EXERCISE AIM: Rewrite the listing with every instance of "closest" replaced by "nearest", leaving everything else unchanged.

--- START OF ITEMS ---

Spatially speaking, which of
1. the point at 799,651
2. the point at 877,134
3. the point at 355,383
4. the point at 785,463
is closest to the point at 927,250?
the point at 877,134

--- END OF ITEMS ---

EXERCISE SOLUTION:
Spatially speaking, which of
1. the point at 799,651
2. the point at 877,134
3. the point at 355,383
4. the point at 785,463
is nearest to the point at 927,250?
the point at 877,134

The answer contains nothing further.